福岡から最終便のフライトをつかまえた。機中で休もうと思ったが、演説の熱が残っているせいか、頭脳が(いつもどおりの遅いスピードではあっても)ギューンと回転している。成田空港に着く前に、本日4本目の短いレポートをしたためることにした。

 

 福岡空港から佐賀県の決起大会会場へ向かう途中に、友人から電話が入ってきた。本日夕方の某TV局のニュースで、「新世代号」によるキャンペーンのことをチラッと(しかも好意的に)取り上げてくれたらしい。先日の密着取材を、しっかり活かしてくれたようだ。嬉しかった。

 

 さて、小泉総理には、ひとついいところがある。それは、他の政治家の姿勢や政策を批判することはあっても、けして個人的な中傷をしないということだ。「小泉さんて、人の悪口を言わないから、いいよね。」地元の支援者からよく聞くセリフだ。9年前、国会議員になったばかりの頃、小泉純一郎氏の最初の自民党総裁選挙(相手は橋本龍太郎元首相だった)に引きずり込まれた。初めて小泉純一郎という政治家を間近に見ることになった。以来、小泉首相の「人の悪口を嫌う」路線は一貫している。だから、これは「計算」ではなく、小泉さんの「性格」だと思う。

 

 メディアの最も重要な役割は、権力をチェックすることに他ならない。「批判」がなければ民主主義は機能しないし、社会の健全性も保たれない。だから、政治とメディアには健全な緊張関係がなければならない。マスコミが政権にすり寄ったら、おしまいだ。が、批判と中傷は違う。政治という職業の重要性や責任を考えれば、個々の議員に高いモラルが求められるのは当然だ。でも、40年も前のことまで持ち出して、「あの頃はこんな風だった」「こんな失敗をした」などという話をほじくり出すのは(リーダーを目指す以上、その程度のことは覚悟しなければならないとは思うが)、ちょっとやり過ぎだと思う。

 

 マスコミ、特にテレビという恐るべき影響力を持つメディア空間で、(政策や政治姿勢を批判することは構わないとしても)平気で特定の人間を中傷したり、個人の人格を否定するような発言を繰り返す人物を見ると、「腹が立つ」というより、「この人は大丈夫なのかな?」と思ってしまう。
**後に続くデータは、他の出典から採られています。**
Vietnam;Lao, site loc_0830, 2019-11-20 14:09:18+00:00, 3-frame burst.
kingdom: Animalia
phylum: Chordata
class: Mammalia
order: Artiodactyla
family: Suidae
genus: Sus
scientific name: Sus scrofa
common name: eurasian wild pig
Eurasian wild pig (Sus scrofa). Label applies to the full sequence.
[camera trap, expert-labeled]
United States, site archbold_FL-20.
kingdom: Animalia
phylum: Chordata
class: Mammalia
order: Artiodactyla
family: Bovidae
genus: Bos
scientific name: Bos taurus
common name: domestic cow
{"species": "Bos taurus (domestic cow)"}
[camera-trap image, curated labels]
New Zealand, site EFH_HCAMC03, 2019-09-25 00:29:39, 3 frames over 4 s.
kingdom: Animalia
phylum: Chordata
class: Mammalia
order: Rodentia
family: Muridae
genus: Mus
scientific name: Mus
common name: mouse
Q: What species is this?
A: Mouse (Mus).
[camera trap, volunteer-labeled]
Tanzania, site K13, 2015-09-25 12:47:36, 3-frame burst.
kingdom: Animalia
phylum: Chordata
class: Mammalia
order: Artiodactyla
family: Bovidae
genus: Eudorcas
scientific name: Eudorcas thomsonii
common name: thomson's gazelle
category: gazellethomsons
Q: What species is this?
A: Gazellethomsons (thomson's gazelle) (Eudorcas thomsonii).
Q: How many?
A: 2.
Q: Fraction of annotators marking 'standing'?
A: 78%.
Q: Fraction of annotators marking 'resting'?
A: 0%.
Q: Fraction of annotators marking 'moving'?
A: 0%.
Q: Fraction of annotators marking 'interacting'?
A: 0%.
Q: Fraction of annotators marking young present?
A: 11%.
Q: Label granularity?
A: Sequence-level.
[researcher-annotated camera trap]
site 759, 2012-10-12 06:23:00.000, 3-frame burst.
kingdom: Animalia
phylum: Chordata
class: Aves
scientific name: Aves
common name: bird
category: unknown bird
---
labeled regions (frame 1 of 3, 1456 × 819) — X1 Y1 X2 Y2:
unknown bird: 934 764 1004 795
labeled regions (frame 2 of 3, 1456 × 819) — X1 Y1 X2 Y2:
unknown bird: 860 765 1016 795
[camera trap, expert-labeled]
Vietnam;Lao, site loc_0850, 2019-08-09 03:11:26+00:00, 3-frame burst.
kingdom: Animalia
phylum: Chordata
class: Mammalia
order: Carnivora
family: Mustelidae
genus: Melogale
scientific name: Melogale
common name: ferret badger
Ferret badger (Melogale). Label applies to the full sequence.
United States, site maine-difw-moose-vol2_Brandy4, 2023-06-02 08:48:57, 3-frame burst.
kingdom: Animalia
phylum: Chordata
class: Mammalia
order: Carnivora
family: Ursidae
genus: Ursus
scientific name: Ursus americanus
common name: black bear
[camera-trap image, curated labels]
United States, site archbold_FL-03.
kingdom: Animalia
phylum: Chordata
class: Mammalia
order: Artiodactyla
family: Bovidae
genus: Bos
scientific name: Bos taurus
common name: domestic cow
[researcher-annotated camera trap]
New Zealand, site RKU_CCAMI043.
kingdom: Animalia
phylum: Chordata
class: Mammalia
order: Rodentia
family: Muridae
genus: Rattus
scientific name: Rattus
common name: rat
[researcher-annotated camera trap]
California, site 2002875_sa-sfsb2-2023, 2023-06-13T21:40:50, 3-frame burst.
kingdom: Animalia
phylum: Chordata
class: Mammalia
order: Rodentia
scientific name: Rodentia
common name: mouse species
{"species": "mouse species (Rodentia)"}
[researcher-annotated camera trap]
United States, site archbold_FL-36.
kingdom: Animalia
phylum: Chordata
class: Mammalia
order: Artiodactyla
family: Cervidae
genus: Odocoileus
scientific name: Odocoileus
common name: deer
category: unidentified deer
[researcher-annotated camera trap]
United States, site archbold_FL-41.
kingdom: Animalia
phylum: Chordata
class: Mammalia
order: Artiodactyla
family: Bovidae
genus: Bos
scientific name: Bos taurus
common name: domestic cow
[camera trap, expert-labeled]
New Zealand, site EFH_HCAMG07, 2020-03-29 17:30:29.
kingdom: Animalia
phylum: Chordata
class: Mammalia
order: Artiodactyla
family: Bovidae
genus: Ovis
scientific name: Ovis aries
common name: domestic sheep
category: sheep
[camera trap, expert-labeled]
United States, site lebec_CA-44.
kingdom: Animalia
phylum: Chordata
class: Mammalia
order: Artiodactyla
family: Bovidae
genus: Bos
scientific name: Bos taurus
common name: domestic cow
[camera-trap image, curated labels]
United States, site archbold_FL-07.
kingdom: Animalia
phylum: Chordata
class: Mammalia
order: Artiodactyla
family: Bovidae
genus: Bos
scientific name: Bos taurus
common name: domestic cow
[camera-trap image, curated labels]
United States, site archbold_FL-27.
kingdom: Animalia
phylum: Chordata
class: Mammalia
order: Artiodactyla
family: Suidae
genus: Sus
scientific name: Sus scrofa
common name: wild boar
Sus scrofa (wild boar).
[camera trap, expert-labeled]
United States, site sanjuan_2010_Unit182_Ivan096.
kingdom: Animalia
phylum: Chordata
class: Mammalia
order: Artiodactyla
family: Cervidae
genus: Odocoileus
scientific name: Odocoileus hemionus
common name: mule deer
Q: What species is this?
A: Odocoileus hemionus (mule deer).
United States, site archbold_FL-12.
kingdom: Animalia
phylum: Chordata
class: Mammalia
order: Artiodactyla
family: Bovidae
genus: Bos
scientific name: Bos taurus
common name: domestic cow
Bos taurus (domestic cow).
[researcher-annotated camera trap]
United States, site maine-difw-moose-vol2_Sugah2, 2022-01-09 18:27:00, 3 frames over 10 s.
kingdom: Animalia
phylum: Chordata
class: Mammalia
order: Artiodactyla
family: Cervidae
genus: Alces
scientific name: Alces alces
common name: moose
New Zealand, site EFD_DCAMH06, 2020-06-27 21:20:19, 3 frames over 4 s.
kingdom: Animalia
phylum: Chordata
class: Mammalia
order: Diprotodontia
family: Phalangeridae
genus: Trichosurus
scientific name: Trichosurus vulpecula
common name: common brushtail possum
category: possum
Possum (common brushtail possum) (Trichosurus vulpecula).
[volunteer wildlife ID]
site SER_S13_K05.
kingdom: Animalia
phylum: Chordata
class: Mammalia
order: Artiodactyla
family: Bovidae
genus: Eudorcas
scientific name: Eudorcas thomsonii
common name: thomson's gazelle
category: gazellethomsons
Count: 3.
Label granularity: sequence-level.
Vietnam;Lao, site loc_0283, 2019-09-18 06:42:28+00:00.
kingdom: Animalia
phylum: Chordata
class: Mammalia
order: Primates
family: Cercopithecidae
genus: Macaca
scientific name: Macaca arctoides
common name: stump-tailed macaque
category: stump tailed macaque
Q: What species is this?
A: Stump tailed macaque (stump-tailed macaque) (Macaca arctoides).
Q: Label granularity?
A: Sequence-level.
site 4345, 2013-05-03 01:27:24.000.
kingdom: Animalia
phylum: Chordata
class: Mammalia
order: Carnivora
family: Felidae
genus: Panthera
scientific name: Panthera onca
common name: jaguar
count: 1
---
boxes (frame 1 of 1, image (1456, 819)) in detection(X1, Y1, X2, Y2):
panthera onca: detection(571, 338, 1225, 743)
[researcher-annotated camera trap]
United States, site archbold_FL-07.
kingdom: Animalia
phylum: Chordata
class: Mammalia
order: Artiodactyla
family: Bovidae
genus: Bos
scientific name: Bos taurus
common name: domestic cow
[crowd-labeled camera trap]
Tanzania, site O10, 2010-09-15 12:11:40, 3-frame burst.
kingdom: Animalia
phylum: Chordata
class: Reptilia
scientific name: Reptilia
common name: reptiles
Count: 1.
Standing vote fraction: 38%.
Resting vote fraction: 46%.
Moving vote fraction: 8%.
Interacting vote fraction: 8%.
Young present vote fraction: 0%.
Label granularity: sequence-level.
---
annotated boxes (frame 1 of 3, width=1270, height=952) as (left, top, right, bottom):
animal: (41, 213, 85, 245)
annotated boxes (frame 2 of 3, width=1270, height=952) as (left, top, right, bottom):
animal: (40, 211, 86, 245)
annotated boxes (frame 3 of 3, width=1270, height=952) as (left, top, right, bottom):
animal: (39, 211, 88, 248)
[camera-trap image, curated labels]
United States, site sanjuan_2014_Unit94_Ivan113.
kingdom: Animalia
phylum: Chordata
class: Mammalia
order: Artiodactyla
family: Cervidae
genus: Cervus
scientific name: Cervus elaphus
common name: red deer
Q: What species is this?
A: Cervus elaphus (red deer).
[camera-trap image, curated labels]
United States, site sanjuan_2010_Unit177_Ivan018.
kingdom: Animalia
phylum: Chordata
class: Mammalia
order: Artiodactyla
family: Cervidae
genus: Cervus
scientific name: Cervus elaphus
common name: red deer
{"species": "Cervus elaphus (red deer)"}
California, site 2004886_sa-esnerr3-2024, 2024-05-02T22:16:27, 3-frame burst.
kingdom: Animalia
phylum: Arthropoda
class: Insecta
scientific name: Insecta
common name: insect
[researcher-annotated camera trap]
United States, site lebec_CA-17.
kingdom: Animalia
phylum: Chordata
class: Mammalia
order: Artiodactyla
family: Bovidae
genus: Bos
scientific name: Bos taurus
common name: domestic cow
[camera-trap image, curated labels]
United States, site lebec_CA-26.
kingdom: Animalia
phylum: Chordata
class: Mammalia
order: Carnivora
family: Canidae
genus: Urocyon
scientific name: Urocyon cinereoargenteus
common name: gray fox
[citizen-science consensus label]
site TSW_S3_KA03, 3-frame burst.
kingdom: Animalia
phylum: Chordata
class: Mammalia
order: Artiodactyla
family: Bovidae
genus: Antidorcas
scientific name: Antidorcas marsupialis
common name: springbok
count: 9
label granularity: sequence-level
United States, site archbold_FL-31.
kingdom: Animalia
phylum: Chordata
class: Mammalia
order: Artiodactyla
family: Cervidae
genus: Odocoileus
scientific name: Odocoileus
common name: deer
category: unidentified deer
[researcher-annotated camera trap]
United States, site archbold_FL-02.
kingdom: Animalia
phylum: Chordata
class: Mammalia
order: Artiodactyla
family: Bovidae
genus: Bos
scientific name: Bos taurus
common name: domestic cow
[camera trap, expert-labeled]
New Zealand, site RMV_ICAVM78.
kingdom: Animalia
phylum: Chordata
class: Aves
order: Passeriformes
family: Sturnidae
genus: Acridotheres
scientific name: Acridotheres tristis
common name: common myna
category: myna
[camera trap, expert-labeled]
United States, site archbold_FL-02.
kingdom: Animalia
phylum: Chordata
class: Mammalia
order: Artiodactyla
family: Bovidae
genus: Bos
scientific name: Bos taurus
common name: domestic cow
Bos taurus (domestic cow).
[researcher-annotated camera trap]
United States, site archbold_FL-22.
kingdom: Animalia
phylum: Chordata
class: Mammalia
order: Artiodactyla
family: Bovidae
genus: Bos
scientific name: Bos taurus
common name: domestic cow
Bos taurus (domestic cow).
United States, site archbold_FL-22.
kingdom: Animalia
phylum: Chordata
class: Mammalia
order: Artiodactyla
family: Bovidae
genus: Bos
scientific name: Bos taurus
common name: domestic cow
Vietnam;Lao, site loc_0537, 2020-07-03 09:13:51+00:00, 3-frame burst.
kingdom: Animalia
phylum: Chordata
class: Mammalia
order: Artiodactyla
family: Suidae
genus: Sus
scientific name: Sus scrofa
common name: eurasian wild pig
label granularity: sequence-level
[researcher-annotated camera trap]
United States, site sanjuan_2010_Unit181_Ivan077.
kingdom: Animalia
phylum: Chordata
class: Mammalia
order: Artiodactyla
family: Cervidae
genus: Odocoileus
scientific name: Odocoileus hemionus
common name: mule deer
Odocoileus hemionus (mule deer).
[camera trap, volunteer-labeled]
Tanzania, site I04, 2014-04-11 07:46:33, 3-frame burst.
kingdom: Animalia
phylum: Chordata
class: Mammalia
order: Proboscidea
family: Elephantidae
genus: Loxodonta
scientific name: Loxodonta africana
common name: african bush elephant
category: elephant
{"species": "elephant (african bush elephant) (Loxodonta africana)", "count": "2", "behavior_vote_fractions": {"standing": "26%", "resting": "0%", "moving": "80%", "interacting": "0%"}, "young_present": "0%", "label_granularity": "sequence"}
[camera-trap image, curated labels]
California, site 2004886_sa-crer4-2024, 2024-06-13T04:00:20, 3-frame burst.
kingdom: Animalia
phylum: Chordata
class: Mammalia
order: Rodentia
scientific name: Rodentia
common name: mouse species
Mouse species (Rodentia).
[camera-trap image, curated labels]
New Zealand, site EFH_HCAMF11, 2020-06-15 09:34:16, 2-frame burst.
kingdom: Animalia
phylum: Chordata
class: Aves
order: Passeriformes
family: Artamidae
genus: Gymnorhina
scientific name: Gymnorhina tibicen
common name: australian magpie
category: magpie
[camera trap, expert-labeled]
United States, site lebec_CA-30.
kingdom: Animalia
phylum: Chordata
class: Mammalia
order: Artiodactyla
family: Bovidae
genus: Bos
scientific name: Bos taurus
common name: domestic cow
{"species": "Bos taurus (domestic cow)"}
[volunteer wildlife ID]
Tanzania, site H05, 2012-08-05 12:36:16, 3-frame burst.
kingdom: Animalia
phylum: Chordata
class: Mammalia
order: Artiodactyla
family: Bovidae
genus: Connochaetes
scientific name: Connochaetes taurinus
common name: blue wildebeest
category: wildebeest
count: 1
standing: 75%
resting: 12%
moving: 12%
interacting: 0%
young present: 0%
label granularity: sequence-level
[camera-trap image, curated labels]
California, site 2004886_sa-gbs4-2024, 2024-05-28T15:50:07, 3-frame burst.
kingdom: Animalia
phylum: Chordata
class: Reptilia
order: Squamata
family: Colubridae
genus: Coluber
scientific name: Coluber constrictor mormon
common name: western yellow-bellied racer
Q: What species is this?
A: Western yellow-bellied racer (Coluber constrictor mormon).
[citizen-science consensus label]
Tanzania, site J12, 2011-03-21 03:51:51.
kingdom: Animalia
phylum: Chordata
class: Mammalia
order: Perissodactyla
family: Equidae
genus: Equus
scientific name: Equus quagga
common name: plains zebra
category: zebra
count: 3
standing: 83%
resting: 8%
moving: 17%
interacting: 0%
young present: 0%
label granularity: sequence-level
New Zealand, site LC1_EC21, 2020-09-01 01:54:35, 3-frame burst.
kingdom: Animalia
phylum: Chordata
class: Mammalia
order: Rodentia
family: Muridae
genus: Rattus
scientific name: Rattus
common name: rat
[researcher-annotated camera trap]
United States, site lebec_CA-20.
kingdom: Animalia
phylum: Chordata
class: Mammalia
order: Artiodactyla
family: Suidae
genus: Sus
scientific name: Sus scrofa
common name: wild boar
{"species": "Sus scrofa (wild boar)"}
それが大きいか小さいかは別として、人生で一度も恥ずかしい失敗をしたり、間違いを犯したことのない人間なんていないはずだ。たとえば、学生時代に恋愛でバカな行動を取ったり、ルールを破ったり、思いがけずに他人を傷つけてしまったり…。普通の人間は、いろんな失敗を経験しながら(昔のチョコレートの宣伝じゃないけど)「みんな後悔したり、悩んだりして」成長していく。誰だって、人に知られたくない恥ずかしいエピソードの一つや二つはあるはずだ。もし、「自分はすべてのルールを守り、過ちを犯したことも、失敗したこともない」などという人がいたとしたら(実際にいるわけがないけど)、これほど退屈で魅力のない人物はいない。

 

 ふうむ。TVカメラの前でここまで他人を罵倒するこの人物は、この有識者(?)は、これまで完璧な人生を送ってきたんだろうか?女性関係の過ちなんて一度もないのだろうか?家庭はすべてうまくいってるんだろうか?お金の問題で何か隠していることはないんだろうか?人に言えないような趣味とかもないのだろうか?会社で問題を起こしたことはないのだろうか?そして、自分が攻撃される側になって「すべてを調べられ、公表されたとしたら」、どう感じるだろうか??

 

 このレポートにも一度書いたことがある。亡くなった母がよくこんなことを言っていた。「人に対して投げられた悪い言霊は、必ず自分に返ってくるのよ。だから、大勢の前で人を傷つけるような言葉を使ってはいけない。人にはそれぞれプライドがあるんだから…」と。一度発せられた負の言霊は、それを浴びせられた人間の怒りと憎しみを増幅させながら、必ず、それを口にした人に戻ってくる。どんなに安全なところに身を隠しても、時間を味方にしても、この「還元の法則」からは逃げられない。

 

 自分も(時々ではあるが)政治家としてメディアで発言する機会を与えられる。もちろん、特定の政党や政治家の政策とか姿勢を批判しなければならない時もある。が、批判はしても、単なる中傷や人格攻撃になってはいけない。常に自分にそう言い聞かせている。

 

 政治家になる以前は、自分の中にこれほど激しい闘争本能が潜んでいるとは夢にも思わなかった。誰かを憎むということは出来ない性格だが、許せない発言や行動が心に浮かぶ度に、この母の言葉を噛みしめている。

 

 おっと。揺れると思ったら飛行機が下降を始めた。続いて「着陸態勢」のアナウンス。これまでの最高速度で書いたレポートだな。これは。明日のレポートに続く。